[ENTRIES SUPPLIED — start]

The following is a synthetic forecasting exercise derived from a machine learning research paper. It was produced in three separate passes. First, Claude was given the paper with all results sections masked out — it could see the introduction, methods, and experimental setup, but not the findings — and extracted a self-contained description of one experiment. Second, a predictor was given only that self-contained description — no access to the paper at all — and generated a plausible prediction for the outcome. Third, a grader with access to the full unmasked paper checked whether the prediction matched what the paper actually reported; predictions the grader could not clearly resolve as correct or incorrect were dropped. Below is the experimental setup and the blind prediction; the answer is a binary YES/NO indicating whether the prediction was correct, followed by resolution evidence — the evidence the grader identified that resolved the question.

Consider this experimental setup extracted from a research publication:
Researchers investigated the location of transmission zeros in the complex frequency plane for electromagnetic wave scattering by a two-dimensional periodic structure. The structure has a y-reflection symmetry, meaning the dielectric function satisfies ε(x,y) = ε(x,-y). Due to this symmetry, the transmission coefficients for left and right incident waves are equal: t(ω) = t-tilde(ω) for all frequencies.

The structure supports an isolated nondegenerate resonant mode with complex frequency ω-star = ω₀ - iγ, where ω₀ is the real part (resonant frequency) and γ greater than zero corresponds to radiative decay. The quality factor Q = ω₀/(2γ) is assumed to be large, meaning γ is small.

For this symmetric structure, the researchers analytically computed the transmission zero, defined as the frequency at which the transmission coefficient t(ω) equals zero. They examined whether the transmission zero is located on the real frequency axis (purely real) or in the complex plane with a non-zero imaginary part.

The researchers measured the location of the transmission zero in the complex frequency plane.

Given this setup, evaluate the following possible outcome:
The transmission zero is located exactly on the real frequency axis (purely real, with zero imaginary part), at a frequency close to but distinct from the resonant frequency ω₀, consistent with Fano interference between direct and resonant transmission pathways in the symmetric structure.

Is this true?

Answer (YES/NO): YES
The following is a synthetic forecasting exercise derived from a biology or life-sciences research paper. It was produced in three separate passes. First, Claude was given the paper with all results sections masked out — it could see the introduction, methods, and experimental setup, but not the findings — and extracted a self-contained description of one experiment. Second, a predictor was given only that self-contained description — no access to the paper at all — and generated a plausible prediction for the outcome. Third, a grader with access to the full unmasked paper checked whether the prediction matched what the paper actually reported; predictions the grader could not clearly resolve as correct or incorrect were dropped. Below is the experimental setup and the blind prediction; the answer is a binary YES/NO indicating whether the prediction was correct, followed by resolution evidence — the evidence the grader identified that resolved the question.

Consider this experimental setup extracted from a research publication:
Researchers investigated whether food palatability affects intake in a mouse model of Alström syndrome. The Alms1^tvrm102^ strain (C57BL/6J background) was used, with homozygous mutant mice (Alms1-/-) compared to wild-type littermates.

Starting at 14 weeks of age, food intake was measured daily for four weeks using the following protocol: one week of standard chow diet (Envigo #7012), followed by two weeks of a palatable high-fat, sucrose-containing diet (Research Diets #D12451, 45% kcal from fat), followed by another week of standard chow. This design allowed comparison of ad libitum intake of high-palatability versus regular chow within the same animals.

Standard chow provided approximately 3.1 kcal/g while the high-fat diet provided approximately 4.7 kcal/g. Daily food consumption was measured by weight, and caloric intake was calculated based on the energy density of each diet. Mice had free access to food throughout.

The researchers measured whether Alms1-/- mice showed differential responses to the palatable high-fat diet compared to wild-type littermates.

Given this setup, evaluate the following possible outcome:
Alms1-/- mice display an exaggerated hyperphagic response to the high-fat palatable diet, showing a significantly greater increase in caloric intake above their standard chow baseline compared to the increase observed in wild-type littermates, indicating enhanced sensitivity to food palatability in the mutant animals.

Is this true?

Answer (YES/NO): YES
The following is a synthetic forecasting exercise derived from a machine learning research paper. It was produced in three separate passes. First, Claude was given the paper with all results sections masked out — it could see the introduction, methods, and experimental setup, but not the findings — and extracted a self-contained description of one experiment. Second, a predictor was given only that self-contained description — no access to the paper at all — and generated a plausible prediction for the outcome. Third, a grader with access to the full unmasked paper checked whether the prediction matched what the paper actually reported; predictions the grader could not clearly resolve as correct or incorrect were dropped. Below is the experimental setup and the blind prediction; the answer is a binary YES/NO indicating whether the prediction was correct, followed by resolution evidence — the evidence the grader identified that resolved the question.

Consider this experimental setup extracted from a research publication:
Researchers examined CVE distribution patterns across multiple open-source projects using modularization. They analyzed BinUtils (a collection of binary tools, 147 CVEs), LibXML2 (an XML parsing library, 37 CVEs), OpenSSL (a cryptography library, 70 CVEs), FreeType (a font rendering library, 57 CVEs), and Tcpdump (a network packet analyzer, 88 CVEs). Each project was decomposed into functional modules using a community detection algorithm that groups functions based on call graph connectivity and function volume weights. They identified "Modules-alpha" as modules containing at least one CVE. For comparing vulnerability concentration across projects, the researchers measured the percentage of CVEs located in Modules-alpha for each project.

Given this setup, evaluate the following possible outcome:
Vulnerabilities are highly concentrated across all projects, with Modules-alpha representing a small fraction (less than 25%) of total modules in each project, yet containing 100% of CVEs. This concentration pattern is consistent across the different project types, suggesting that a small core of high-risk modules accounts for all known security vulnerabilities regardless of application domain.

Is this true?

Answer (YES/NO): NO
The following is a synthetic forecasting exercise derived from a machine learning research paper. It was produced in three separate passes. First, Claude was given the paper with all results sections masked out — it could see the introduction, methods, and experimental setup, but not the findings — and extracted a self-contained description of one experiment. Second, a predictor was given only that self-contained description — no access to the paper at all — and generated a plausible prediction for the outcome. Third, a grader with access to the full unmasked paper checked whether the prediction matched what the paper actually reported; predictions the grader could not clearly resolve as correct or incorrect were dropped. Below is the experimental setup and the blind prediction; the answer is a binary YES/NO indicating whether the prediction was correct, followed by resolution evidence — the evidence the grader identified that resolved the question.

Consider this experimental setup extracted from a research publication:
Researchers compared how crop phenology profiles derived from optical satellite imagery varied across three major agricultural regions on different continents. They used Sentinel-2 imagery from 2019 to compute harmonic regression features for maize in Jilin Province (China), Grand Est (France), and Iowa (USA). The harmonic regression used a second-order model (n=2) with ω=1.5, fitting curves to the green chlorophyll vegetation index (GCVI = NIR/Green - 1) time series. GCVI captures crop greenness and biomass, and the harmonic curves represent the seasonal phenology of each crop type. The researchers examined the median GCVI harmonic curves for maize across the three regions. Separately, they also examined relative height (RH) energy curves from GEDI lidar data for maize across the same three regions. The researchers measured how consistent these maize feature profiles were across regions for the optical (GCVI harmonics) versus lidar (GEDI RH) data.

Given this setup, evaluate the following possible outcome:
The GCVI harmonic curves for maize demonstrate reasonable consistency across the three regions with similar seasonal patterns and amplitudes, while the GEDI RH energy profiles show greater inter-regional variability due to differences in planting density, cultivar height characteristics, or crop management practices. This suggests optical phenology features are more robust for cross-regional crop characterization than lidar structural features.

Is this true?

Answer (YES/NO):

[ENTRIES SUPPLIED — finish]

— WHAT THIS TASK INVOLVES —
Your answer must contain every line of the records, exactly.

— RESPONSE —
The following is a synthetic forecasting exercise derived from a machine learning research paper. It was produced in three separate passes. First, Claude was given the paper with all results sections masked out — it could see the introduction, methods, and experimental setup, but not the findings — and extracted a self-contained description of one experiment. Second, a predictor was given only that self-contained description — no access to the paper at all — and generated a plausible prediction for the outcome. Third, a grader with access to the full unmasked paper checked whether the prediction matched what the paper actually reported; predictions the grader could not clearly resolve as correct or incorrect were dropped. Below is the experimental setup and the blind prediction; the answer is a binary YES/NO indicating whether the prediction was correct, followed by resolution evidence — the evidence the grader identified that resolved the question.

Consider this experimental setup extracted from a research publication:
Researchers investigated the location of transmission zeros in the complex frequency plane for electromagnetic wave scattering by a two-dimensional periodic structure. The structure has a y-reflection symmetry, meaning the dielectric function satisfies ε(x,y) = ε(x,-y). Due to this symmetry, the transmission coefficients for left and right incident waves are equal: t(ω) = t-tilde(ω) for all frequencies.

The structure supports an isolated nondegenerate resonant mode with complex frequency ω-star = ω₀ - iγ, where ω₀ is the real part (resonant frequency) and γ greater than zero corresponds to radiative decay. The quality factor Q = ω₀/(2γ) is assumed to be large, meaning γ is small.

For this symmetric structure, the researchers analytically computed the transmission zero, defined as the frequency at which the transmission coefficient t(ω) equals zero. They examined whether the transmission zero is located on the real frequency axis (purely real) or in the complex plane with a non-zero imaginary part.

The researchers measured the location of the transmission zero in the complex frequency plane.

Given this setup, evaluate the following possible outcome:
The transmission zero is located exactly on the real frequency axis (purely real, with zero imaginary part), at a frequency close to but distinct from the resonant frequency ω₀, consistent with Fano interference between direct and resonant transmission pathways in the symmetric structure.

Is this true?

Answer (YES/NO): YES
The following is a synthetic forecasting exercise derived from a biology or life-sciences research paper. It was produced in three separate passes. First, Claude was given the paper with all results sections masked out — it could see the introduction, methods, and experimental setup, but not the findings — and extracted a self-contained description of one experiment. Second, a predictor was given only that self-contained description — no access to the paper at all — and generated a plausible prediction for the outcome. Third, a grader with access to the full unmasked paper checked whether the prediction matched what the paper actually reported; predictions the grader could not clearly resolve as correct or incorrect were dropped. Below is the experimental setup and the blind prediction; the answer is a binary YES/NO indicating whether the prediction was correct, followed by resolution evidence — the evidence the grader identified that resolved the question.

Consider this experimental setup extracted from a research publication:
Researchers investigated whether food palatability affects intake in a mouse model of Alström syndrome. The Alms1^tvrm102^ strain (C57BL/6J background) was used, with homozygous mutant mice (Alms1-/-) compared to wild-type littermates.

Starting at 14 weeks of age, food intake was measured daily for four weeks using the following protocol: one week of standard chow diet (Envigo #7012), followed by two weeks of a palatable high-fat, sucrose-containing diet (Research Diets #D12451, 45% kcal from fat), followed by another week of standard chow. This design allowed comparison of ad libitum intake of high-palatability versus regular chow within the same animals.

Standard chow provided approximately 3.1 kcal/g while the high-fat diet provided approximately 4.7 kcal/g. Daily food consumption was measured by weight, and caloric intake was calculated based on the energy density of each diet. Mice had free access to food throughout.

The researchers measured whether Alms1-/- mice showed differential responses to the palatable high-fat diet compared to wild-type littermates.

Given this setup, evaluate the following possible outcome:
Alms1-/- mice display an exaggerated hyperphagic response to the high-fat palatable diet, showing a significantly greater increase in caloric intake above their standard chow baseline compared to the increase observed in wild-type littermates, indicating enhanced sensitivity to food palatability in the mutant animals.

Is this true?

Answer (YES/NO): YES
The following is a synthetic forecasting exercise derived from a machine learning research paper. It was produced in three separate passes. First, Claude was given the paper with all results sections masked out — it could see the introduction, methods, and experimental setup, but not the findings — and extracted a self-contained description of one experiment. Second, a predictor was given only that self-contained description — no access to the paper at all — and generated a plausible prediction for the outcome. Third, a grader with access to the full unmasked paper checked whether the prediction matched what the paper actually reported; predictions the grader could not clearly resolve as correct or incorrect were dropped. Below is the experimental setup and the blind prediction; the answer is a binary YES/NO indicating whether the prediction was correct, followed by resolution evidence — the evidence the grader identified that resolved the question.

Consider this experimental setup extracted from a research publication:
Researchers examined CVE distribution patterns across multiple open-source projects using modularization. They analyzed BinUtils (a collection of binary tools, 147 CVEs), LibXML2 (an XML parsing library, 37 CVEs), OpenSSL (a cryptography library, 70 CVEs), FreeType (a font rendering library, 57 CVEs), and Tcpdump (a network packet analyzer, 88 CVEs). Each project was decomposed into functional modules using a community detection algorithm that groups functions based on call graph connectivity and function volume weights. They identified "Modules-alpha" as modules containing at least one CVE. For comparing vulnerability concentration across projects, the researchers measured the percentage of CVEs located in Modules-alpha for each project.

Given this setup, evaluate the following possible outcome:
Vulnerabilities are highly concentrated across all projects, with Modules-alpha representing a small fraction (less than 25%) of total modules in each project, yet containing 100% of CVEs. This concentration pattern is consistent across the different project types, suggesting that a small core of high-risk modules accounts for all known security vulnerabilities regardless of application domain.

Is this true?

Answer (YES/NO): NO
The following is a synthetic forecasting exercise derived from a machine learning research paper. It was produced in three separate passes. First, Claude was given the paper with all results sections masked out — it could see the introduction, methods, and experimental setup, but not the findings — and extracted a self-contained description of one experiment. Second, a predictor was given only that self-contained description — no access to the paper at all — and generated a plausible prediction for the outcome. Third, a grader with access to the full unmasked paper checked whether the prediction matched what the paper actually reported; predictions the grader could not clearly resolve as correct or incorrect were dropped. Below is the experimental setup and the blind prediction; the answer is a binary YES/NO indicating whether the prediction was correct, followed by resolution evidence — the evidence the grader identified that resolved the question.

Consider this experimental setup extracted from a research publication:
Researchers compared how crop phenology profiles derived from optical satellite imagery varied across three major agricultural regions on different continents. They used Sentinel-2 imagery from 2019 to compute harmonic regression features for maize in Jilin Province (China), Grand Est (France), and Iowa (USA). The harmonic regression used a second-order model (n=2) with ω=1.5, fitting curves to the green chlorophyll vegetation index (GCVI = NIR/Green - 1) time series. GCVI captures crop greenness and biomass, and the harmonic curves represent the seasonal phenology of each crop type. The researchers examined the median GCVI harmonic curves for maize across the three regions. Separately, they also examined relative height (RH) energy curves from GEDI lidar data for maize across the same three regions. The researchers measured how consistent these maize feature profiles were across regions for the optical (GCVI harmonics) versus lidar (GEDI RH) data.

Given this setup, evaluate the following possible outcome:
The GCVI harmonic curves for maize demonstrate reasonable consistency across the three regions with similar seasonal patterns and amplitudes, while the GEDI RH energy profiles show greater inter-regional variability due to differences in planting density, cultivar height characteristics, or crop management practices. This suggests optical phenology features are more robust for cross-regional crop characterization than lidar structural features.

Is this true?

Answer (YES/NO):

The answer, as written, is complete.